_Problems_.
1. How would you put this sentence from the text about the two women into Spanish: "Yet she helped her mother and visited her across town 3-4 times a week."
2. Which lines of the records contain the word "radius"? Locate and copy each one.

— START OF Document text —

I know one old woman who laments that she'll never get out of Social Security what she paid into it. She has *nothing*. She says.
She worked 32 years. She's been retired 27 years. 2400 sq foot house, well decorated, half a million in the bank. She laments having to choose between duck, filet, prawns, or lobster for dinner. Eats out twice a week, after movies or a show. I could pay off my house with her jewelry.
She laughs when she sees a welfare mother whose kid ODed. "She's getting all that free money. Serves her right--she should have to suffer like I do." The Latino tree trimmer falls off his ladder? She laughs. He's poor, but works hard and is happy, joking with his friends. "He has to learn what it means to have a hard life." She worked hard, but at a steel mill. Not hard work, just boring shift work.
I tried telling her she should be grateful for what she has, and she just asked what it was she had to be grateful for? Her husband of 50+ years just turned away. My father and I never understood my mother. She thought themselves impoverished in 1982 with an income over $140k. Steel workers. Lots of overtime.
Then there was the mother of a friend I had in the '80s. She worked minimum wage 30 hours a week, 5 am until 11 am. Restaurant work. Survived because of leftovers from the kitchen and government/church assistance. Couldn't afford heat in the winter. Made her own clothes. Yet she helped her mother and visited her across town 3-4 times a week. Helped her son. Visited people in nursing homes. She laughted, smiled, and was truly grateful for what little she had.

— END OF Document text —
— START OF Dataset extract —

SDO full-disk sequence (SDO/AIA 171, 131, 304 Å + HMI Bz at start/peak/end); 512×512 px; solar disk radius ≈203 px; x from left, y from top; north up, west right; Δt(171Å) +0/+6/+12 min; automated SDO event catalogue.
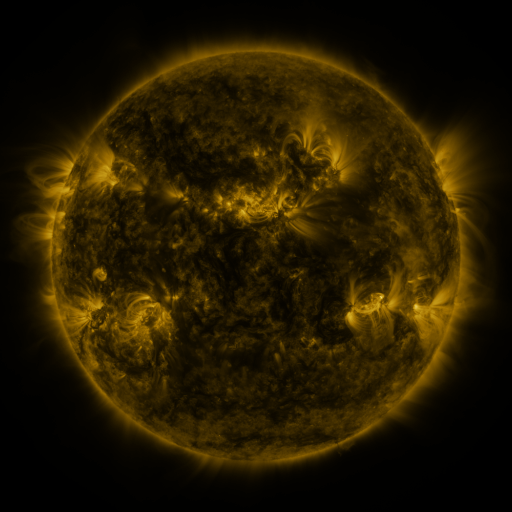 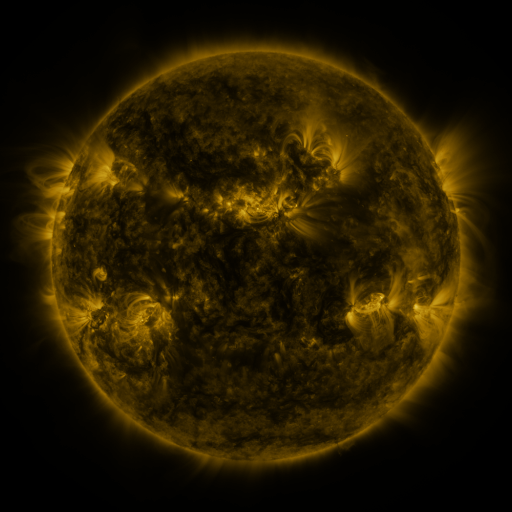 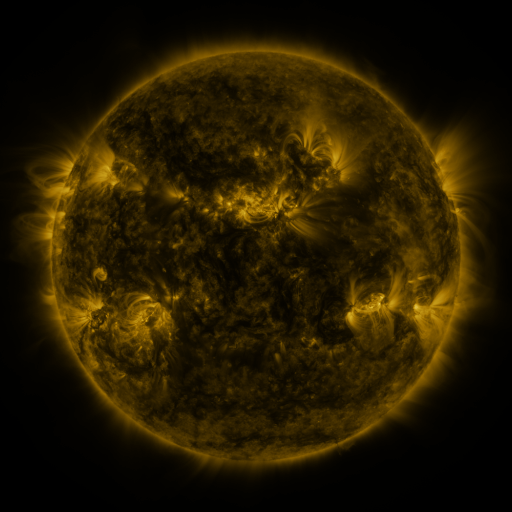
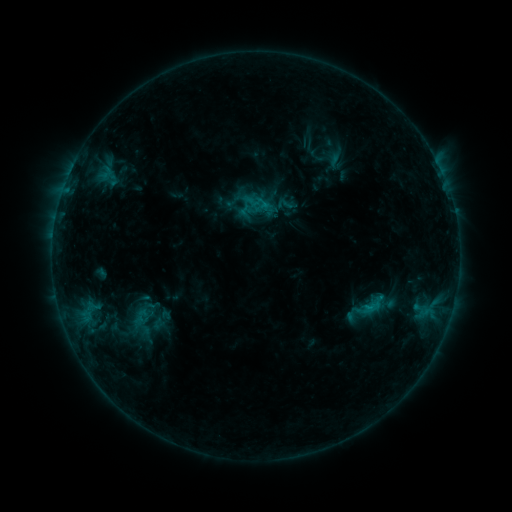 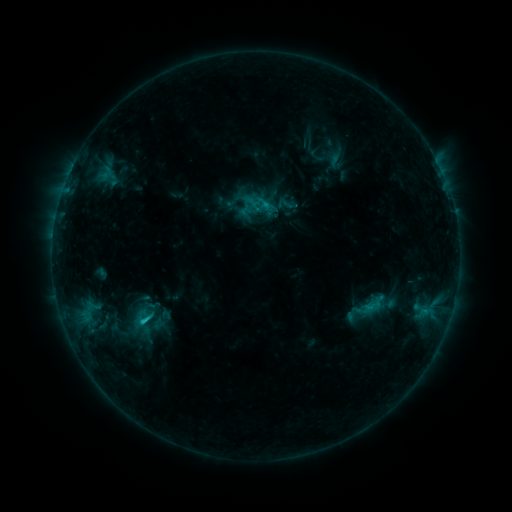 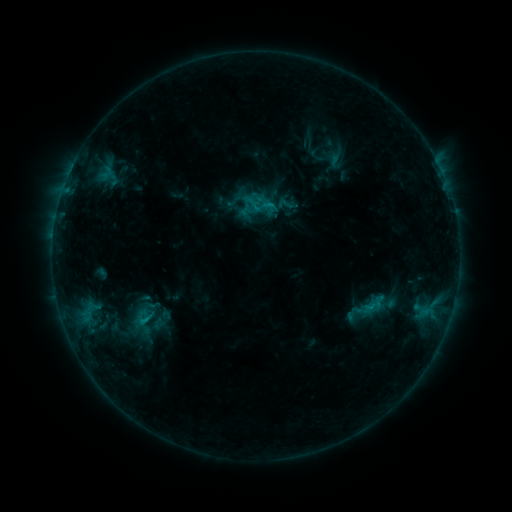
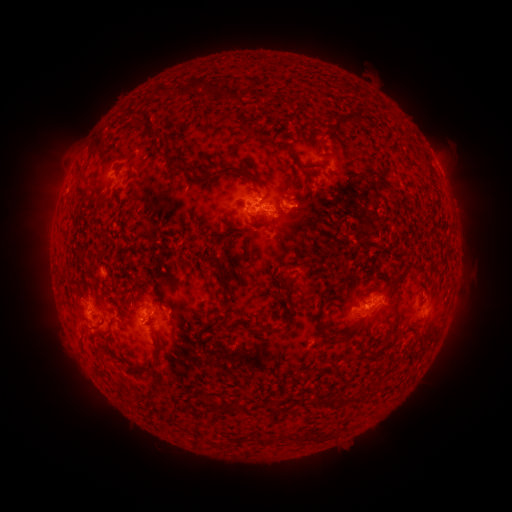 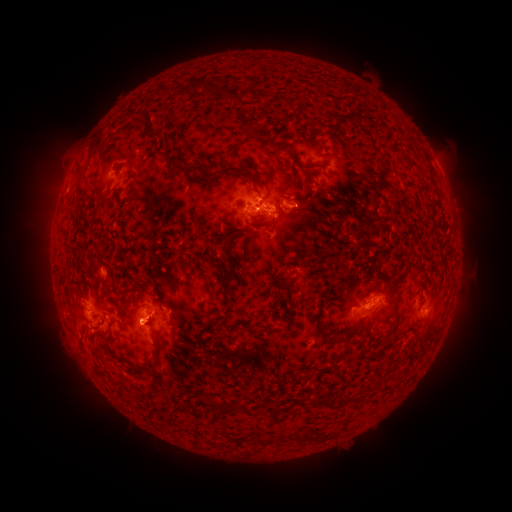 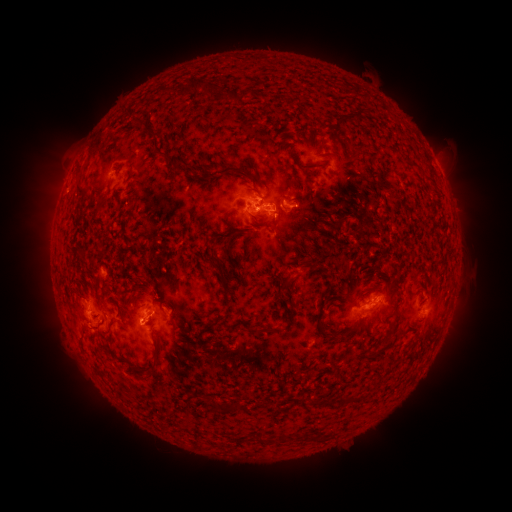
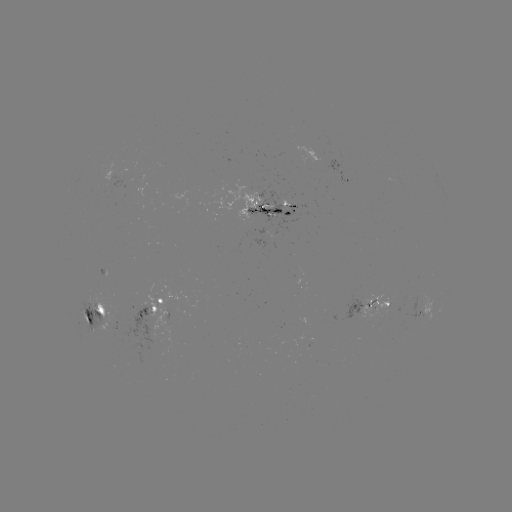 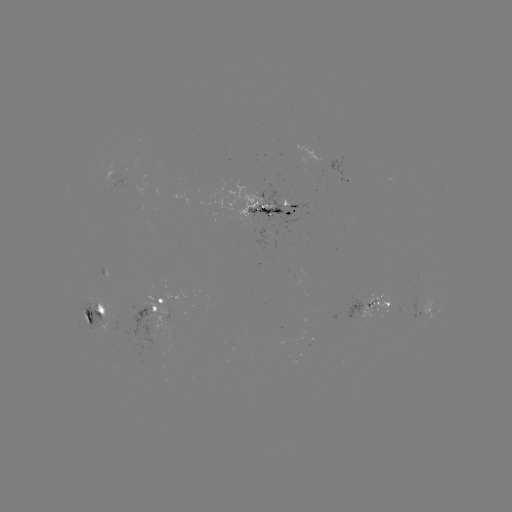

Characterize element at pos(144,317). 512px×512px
C1.4 flare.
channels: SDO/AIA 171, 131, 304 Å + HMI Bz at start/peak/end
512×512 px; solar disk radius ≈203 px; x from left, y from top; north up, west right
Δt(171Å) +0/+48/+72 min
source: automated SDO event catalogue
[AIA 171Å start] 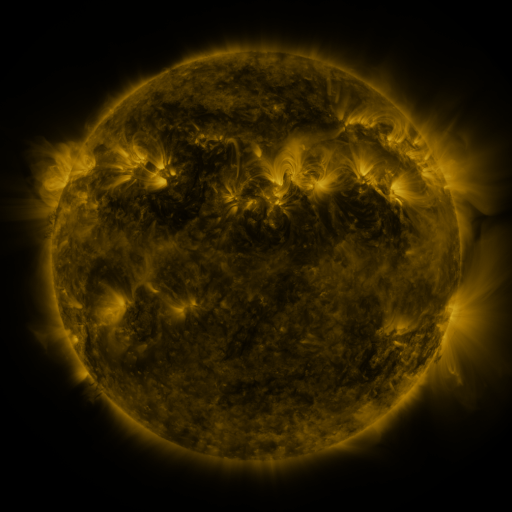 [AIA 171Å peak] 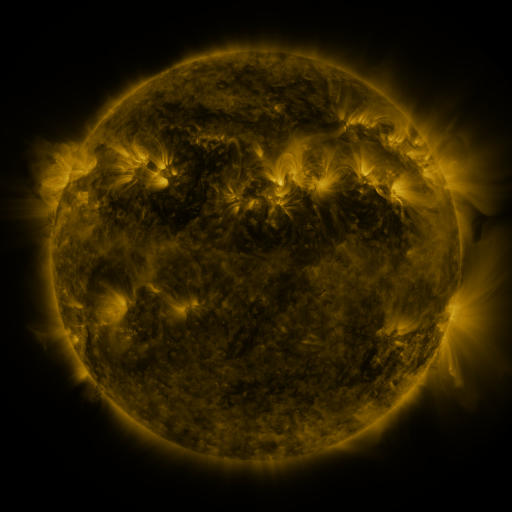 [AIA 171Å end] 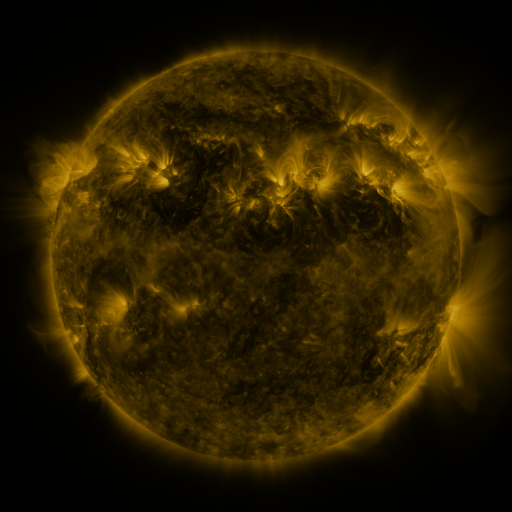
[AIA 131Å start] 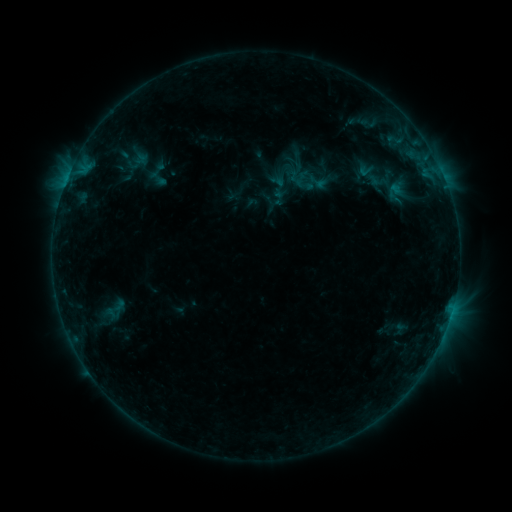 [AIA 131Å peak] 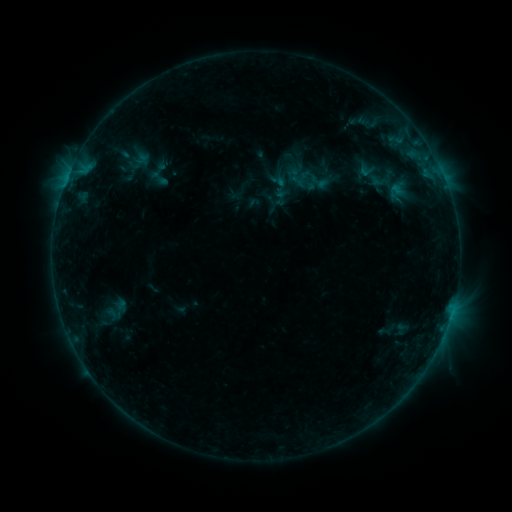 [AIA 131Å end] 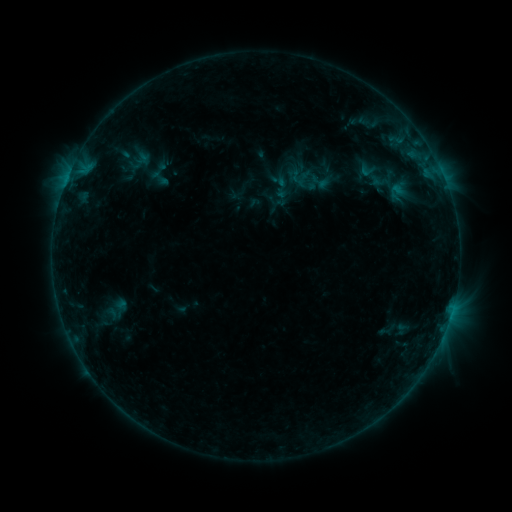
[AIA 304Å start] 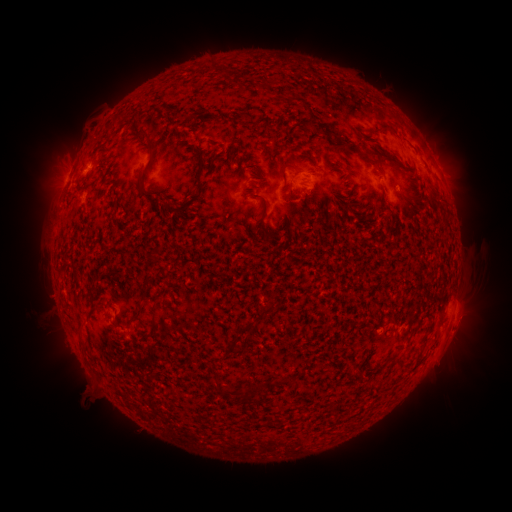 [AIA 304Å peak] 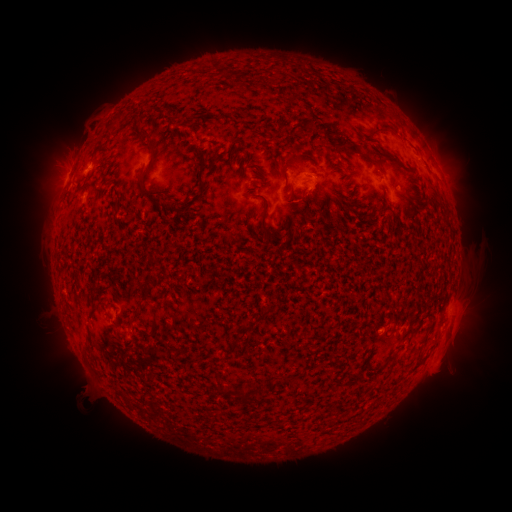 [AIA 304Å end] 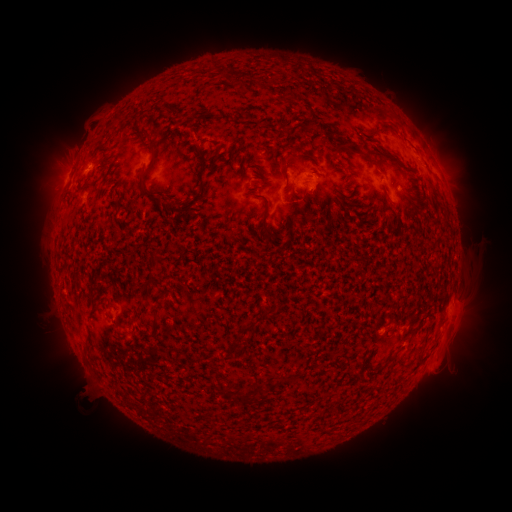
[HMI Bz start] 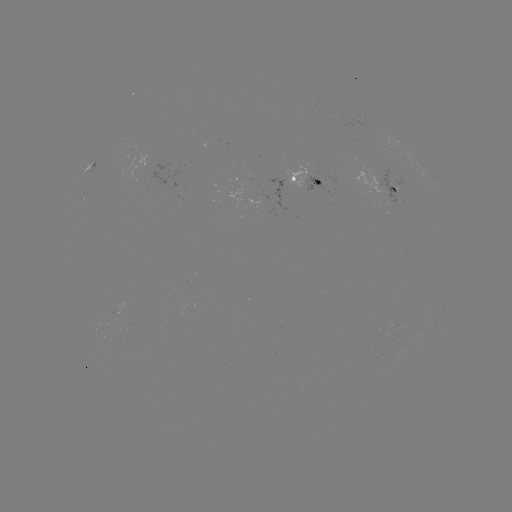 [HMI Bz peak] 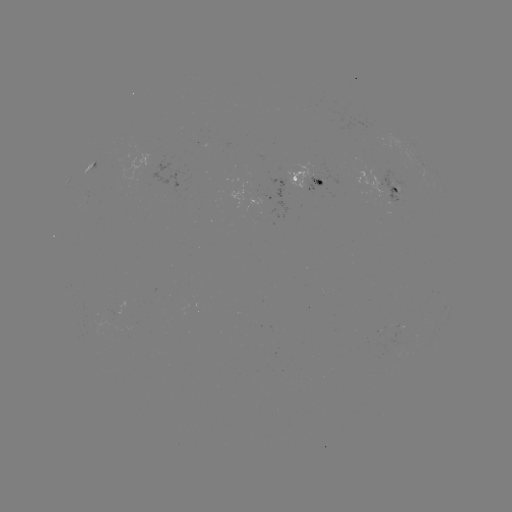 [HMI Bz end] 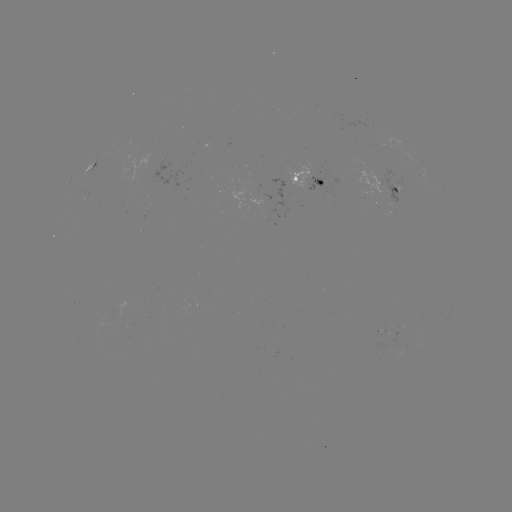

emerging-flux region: (308, 176, 323, 187)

— END OF Dataset extract —

_Answer set_.
1. Sin embargo, ayudaba a su madre y la visitaba al otro lado de la ciudad 3 o 4 veces por semana.

2.
SDO full-disk sequence (SDO/AIA 171, 131, 304 Å + HMI Bz at start/peak/end); 512×512 px; solar disk radius ≈203 px; x from left, y from top; north up, west right; Δt(171Å) +0/+6/+12 min; automated SDO event catalogue.
512×512 px; solar disk radius ≈203 px; x from left, y from top; north up, west right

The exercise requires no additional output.